Mass transit, like in many southern cities, has been admittedly lacking in Charleston. We have an expansive bus service that does a serviceable job, however any semblance of light rail vanished with the dismantling of the electric trolley cars in the 1930s.
Charleston as a Leader in Mass Transit
There was a time when, especially among southern states, Charleston spearheaded developments in mass transit.

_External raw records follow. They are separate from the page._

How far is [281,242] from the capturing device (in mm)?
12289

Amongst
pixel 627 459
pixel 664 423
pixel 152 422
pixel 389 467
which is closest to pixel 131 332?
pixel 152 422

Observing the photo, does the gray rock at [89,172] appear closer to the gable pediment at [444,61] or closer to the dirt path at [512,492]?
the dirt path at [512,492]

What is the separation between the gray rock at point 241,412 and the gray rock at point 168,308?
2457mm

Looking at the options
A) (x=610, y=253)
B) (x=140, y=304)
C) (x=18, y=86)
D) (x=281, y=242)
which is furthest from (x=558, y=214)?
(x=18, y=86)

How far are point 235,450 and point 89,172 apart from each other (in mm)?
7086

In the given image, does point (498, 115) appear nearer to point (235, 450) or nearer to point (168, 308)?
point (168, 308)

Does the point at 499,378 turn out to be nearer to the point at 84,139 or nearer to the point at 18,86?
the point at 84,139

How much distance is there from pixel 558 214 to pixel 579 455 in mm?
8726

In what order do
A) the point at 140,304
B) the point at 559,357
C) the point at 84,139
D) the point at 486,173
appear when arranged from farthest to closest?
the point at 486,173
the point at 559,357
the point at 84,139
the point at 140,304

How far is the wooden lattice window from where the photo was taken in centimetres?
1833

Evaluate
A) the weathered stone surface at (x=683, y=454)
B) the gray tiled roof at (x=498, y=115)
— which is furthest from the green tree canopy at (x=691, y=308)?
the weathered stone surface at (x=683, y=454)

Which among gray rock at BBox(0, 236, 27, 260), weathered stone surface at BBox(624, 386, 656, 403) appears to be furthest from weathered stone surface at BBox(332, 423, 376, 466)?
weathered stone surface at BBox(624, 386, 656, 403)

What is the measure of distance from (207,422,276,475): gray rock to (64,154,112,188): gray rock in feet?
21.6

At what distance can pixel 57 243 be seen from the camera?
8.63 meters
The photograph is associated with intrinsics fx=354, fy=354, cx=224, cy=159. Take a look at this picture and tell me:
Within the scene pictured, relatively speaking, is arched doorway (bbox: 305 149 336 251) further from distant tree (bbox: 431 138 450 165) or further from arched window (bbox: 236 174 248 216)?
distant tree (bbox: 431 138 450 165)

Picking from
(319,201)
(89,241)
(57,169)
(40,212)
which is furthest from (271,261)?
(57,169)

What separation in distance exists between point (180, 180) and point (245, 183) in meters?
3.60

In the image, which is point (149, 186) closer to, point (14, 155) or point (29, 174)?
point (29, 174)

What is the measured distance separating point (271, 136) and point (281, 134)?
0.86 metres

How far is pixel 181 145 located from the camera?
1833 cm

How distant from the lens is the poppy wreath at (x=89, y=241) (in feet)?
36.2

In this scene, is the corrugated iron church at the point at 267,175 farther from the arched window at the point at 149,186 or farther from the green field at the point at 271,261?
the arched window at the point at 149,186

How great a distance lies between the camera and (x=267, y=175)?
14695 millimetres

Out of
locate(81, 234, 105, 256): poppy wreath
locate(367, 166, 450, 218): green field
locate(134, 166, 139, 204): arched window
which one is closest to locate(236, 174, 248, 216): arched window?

The first regularly scheduled passenger train service in the United States departed from downtown Charleston in 1830 – following its inaugural voyage passengers assailed its mind-bending speed of up to 25 miles per hour.
Later, an extensive electric trolley service was established that operated throughout the main thoroughfares of downtown Charleston until 1938, running all the way into Park Circle with a fare price of a nickel (that’s $0.05).
For beachgoers, Charlestonians would hop across the Cooper River (by ferry before the bridges were built), and then ride a trolley through Mount Pleasant to Sullivan’s Island and Isle of Palms. Fun fact: the stations of Sullivan’s Island are named for the trolley stops.
When walking downtown, you can in some places see the trolley car tracks still embedded in the asphalt. Could you imagine if those lines were still a thing?
With a Storied History
It’s a step in the right direction. Local authorities deemed it beneficial to have some kind of facility that would service in one location what few mass transit options we currently have, and those that may develop in the future. After some fits and spurts about where to locate the facility, the powers that be settled on the same property that has housed the Lowcountry’s only Amtrak station since the 1950s.
As you can imagine, this place has some history. Located north of downtown Charleston and adjacent to Park Circle, the train station boasted a super mid-century design – like The Jetsons with a Charleston drawl. Constructed prior to the Civil Rights Act of 1964, the station was designed with waiting areas and restrooms that were segregated by race. And while the segregation was of course eliminated, that’s about the only update the place ever received.
A New Place of Connection
Two long distance train lines run through Charleston – and both deserve a station worthy of the name.
The Palmetto runs daily from New York to Savannah, and The Silver Meteor makes its nightly stop during the New York to Miami route.
In addition, the Charleston area’s bus service CARTA will be utilizing the facility as a hub, as well as the regional bus service Southeastern Stages.
Inside, the station is open to natural light and constructed with materials of organic stone and wood elements. There are ticket counters for Amtrak and CARTA, as well as a community room and a display featuring the history of Liberty Hill, the neighborhood that houses the Intermodal Facility.